Ketika orang-orang selalu mencibir saya dengan kehidupan saya yang sekarang, alam dengan tangan terbukanya menyambut saya lewat kabutnya yang tipis dan udaranya yang jernih. Ketika orang yang sebelumnya mengasihi saya dengan rasa cintanya yang besar kemudian tanpa saya duga-duga sebelumnya memilih untuk pergi meninggalkan saya, saya hanya bisa pergi mendaki gunung untuk mengobati segala kesedihan yang saya rasakan.

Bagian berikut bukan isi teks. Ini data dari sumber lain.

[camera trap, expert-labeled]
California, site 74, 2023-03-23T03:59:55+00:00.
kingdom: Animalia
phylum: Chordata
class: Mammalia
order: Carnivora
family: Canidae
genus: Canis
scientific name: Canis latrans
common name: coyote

Nampaknya alam tak pernah alfa memberikan kasih sayangnya untuk saya dalam bentuk keindahan yang terpancar di dalam setiap inci  tubuhnya.    Di dalam dekapan rimba belantara saya seperti merasa pulang kembali ke dalam rumah yang sudah lama saya tinggalkan. Kenyamanan serta hangatnya suasana di dalamnya selalu saya rindukan ketika saya lama tak mengunjunginya. Andaikan saja saya tak memikirkan apa yang ada di kehidupan sehari-hari pada umumnya di kota, saya mungkin ingin menetap selamanya di dalam hutan belantara seperti layaknya tarzan.